* Activity *
Check each line of the entries below for the word "approximately", and copy the lines that have it.

* Extracted material *

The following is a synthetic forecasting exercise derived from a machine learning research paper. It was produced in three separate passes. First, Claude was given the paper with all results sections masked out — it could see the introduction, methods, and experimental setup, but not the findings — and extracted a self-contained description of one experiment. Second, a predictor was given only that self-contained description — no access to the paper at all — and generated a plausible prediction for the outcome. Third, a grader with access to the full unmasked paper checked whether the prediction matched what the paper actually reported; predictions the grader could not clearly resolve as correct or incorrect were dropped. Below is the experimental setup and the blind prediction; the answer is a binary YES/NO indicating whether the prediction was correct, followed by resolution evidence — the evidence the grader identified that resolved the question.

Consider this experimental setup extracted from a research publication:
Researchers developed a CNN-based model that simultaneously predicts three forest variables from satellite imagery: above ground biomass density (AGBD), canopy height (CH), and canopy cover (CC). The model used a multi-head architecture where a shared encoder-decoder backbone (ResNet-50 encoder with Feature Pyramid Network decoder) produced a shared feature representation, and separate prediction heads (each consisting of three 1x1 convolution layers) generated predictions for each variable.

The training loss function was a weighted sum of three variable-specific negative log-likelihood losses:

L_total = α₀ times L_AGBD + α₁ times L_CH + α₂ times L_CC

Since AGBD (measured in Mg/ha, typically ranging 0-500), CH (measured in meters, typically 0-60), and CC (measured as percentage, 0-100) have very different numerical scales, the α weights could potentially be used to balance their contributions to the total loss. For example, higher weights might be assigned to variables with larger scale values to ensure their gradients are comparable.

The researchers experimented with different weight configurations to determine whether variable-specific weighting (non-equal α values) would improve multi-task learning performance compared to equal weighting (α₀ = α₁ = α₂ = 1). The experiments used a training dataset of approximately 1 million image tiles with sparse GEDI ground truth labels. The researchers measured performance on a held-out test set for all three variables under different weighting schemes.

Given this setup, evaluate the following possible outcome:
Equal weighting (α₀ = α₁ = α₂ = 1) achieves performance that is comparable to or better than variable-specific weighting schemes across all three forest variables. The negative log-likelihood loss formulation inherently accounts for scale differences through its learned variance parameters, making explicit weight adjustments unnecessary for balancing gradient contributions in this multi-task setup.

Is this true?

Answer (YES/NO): YES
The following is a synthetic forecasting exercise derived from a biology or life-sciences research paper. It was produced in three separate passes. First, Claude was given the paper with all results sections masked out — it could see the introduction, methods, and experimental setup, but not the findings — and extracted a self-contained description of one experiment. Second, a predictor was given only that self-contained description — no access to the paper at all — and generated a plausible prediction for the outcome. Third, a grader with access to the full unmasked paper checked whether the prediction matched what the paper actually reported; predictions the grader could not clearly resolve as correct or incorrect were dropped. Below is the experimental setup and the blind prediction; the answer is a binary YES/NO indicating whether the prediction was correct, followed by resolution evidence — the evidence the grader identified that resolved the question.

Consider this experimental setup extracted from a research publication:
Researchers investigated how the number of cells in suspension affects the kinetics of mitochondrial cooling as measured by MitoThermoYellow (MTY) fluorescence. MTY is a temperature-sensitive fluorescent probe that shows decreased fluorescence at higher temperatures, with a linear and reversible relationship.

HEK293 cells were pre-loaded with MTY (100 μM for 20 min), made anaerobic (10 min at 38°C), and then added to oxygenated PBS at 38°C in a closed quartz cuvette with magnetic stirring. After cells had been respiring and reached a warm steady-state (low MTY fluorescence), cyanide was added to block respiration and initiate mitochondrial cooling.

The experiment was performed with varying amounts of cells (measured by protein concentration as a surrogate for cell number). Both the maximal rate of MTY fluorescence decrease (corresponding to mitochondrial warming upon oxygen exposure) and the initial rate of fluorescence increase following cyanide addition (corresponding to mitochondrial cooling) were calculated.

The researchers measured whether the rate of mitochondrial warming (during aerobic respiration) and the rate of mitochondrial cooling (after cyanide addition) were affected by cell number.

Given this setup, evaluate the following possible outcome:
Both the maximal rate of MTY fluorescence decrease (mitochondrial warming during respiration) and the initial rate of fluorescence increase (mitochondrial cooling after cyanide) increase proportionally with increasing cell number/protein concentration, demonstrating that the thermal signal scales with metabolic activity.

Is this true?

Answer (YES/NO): NO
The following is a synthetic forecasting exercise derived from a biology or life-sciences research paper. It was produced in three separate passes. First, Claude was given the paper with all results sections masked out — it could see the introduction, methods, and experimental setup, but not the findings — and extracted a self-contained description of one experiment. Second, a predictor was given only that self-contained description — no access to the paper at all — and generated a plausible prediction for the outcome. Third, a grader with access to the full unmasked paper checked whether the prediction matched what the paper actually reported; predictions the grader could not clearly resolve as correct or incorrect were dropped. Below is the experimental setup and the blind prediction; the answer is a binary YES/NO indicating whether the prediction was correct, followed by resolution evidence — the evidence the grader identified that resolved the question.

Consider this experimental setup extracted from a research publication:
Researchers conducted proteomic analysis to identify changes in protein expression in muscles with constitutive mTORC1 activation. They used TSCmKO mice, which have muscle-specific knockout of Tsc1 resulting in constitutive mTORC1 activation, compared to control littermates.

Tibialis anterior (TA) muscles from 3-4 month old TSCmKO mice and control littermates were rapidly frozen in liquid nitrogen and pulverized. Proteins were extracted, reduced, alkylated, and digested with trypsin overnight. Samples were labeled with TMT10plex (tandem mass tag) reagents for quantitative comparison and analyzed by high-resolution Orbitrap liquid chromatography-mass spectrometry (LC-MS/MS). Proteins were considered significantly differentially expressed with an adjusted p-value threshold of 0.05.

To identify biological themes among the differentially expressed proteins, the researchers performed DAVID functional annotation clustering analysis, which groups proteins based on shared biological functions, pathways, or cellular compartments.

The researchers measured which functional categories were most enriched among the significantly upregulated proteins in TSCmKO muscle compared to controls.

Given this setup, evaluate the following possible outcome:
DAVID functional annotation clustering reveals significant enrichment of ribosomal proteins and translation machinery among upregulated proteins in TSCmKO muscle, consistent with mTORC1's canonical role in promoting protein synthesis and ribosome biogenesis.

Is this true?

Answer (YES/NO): YES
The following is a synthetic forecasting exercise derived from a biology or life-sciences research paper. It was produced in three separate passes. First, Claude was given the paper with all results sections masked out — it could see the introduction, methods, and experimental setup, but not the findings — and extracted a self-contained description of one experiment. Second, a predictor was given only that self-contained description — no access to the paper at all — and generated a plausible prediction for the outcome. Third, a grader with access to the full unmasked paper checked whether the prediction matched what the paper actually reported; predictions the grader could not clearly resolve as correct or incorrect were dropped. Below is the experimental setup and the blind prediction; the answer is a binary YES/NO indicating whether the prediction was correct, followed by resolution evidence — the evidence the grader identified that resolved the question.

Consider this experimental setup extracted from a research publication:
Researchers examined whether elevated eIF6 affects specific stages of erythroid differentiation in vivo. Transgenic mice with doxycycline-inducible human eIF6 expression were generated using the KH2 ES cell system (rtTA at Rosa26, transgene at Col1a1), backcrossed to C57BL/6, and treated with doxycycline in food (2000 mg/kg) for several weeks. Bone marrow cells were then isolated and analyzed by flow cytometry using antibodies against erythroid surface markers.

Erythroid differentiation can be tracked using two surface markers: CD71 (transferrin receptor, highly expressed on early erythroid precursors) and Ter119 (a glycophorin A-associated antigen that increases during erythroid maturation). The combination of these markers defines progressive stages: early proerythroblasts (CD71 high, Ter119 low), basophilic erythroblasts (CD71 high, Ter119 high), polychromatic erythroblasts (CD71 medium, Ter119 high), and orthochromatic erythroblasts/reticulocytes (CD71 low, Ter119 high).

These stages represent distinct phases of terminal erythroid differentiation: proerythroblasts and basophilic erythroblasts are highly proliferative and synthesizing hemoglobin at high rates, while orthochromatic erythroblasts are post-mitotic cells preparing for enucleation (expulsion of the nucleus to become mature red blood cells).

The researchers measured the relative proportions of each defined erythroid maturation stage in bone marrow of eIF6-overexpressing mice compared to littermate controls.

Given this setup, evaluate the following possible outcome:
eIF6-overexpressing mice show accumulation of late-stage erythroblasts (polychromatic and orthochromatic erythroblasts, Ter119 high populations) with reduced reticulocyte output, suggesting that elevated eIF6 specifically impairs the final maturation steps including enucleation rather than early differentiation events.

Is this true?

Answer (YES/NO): YES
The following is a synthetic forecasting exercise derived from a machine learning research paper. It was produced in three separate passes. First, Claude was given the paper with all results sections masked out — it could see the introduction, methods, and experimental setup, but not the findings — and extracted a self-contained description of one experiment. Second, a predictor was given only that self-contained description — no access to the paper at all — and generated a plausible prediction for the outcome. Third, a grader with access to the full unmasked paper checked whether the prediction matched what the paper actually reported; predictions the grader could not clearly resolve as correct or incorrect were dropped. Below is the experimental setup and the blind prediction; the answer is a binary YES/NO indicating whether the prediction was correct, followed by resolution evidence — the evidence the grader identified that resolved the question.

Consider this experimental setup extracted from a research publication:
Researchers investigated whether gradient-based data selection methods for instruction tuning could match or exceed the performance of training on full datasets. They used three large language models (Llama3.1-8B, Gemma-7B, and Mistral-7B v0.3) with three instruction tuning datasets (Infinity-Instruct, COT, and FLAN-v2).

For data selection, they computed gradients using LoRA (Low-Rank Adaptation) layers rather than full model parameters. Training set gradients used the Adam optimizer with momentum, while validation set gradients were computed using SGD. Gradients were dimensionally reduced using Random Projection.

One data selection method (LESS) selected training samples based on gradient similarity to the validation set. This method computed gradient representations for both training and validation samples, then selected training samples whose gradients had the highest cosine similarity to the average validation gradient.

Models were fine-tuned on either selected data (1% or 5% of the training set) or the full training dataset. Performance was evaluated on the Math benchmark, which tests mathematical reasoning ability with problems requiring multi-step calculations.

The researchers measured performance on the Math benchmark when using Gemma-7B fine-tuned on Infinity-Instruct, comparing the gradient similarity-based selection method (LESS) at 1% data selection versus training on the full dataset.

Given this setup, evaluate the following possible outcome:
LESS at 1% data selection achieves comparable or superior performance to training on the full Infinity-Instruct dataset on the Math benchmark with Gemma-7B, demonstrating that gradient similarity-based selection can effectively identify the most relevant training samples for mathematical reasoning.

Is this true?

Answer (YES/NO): NO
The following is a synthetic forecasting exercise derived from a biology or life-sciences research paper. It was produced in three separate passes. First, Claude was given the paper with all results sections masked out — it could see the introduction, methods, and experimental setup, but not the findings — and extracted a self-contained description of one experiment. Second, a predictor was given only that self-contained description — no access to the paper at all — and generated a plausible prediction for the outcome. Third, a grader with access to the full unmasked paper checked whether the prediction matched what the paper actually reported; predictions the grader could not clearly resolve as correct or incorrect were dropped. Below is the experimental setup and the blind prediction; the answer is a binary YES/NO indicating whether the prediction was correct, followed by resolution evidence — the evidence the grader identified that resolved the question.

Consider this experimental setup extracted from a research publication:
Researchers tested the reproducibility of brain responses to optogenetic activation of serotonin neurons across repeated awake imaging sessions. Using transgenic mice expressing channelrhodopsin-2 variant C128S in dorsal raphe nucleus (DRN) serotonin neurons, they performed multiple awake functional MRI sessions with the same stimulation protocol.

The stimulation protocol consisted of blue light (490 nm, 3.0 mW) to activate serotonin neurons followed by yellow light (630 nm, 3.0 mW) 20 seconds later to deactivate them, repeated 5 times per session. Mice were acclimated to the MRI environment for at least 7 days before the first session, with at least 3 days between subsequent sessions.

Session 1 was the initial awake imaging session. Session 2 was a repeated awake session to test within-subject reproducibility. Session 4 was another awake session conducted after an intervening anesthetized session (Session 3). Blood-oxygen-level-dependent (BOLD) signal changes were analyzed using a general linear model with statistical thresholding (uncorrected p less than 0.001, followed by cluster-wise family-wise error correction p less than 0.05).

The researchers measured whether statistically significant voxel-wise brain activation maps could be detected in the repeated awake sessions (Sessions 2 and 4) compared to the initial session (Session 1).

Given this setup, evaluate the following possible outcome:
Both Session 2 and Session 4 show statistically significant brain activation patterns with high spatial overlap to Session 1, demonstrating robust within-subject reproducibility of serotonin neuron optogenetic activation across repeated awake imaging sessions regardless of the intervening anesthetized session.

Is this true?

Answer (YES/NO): NO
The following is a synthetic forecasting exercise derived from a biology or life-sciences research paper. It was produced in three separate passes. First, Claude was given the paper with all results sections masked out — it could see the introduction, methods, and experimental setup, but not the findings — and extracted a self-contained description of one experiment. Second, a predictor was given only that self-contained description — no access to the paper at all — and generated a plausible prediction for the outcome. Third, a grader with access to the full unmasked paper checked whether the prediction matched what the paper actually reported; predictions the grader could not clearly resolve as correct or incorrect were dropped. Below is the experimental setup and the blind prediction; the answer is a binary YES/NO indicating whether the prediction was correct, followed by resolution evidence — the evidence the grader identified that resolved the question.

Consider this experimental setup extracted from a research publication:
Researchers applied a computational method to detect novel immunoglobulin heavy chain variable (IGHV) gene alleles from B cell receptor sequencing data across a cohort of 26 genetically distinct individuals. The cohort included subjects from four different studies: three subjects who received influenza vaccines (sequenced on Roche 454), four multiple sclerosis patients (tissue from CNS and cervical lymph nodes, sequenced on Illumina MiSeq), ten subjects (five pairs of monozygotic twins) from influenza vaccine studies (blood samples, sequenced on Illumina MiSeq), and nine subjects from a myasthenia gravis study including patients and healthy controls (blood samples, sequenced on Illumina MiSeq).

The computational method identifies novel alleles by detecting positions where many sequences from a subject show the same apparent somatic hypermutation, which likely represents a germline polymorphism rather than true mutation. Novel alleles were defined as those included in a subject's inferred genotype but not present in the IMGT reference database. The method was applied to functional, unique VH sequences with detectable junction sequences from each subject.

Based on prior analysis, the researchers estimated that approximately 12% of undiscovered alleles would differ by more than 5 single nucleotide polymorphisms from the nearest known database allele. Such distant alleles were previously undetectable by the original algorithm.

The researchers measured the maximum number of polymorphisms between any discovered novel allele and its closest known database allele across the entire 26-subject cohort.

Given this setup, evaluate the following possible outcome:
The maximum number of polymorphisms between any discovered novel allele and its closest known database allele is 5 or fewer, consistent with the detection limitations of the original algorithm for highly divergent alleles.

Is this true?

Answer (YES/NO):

* Problem solution *
The researchers experimented with different weight configurations to determine whether variable-specific weighting (non-equal α values) would improve multi-task learning performance compared to equal weighting (α₀ = α₁ = α₂ = 1). The experiments used a training dataset of approximately 1 million image tiles with sparse GEDI ground truth labels. The researchers measured performance on a held-out test set for all three variables under different weighting schemes.
Based on prior analysis, the researchers estimated that approximately 12% of undiscovered alleles would differ by more than 5 single nucleotide polymorphisms from the nearest known database allele. Such distant alleles were previously undetectable by the original algorithm.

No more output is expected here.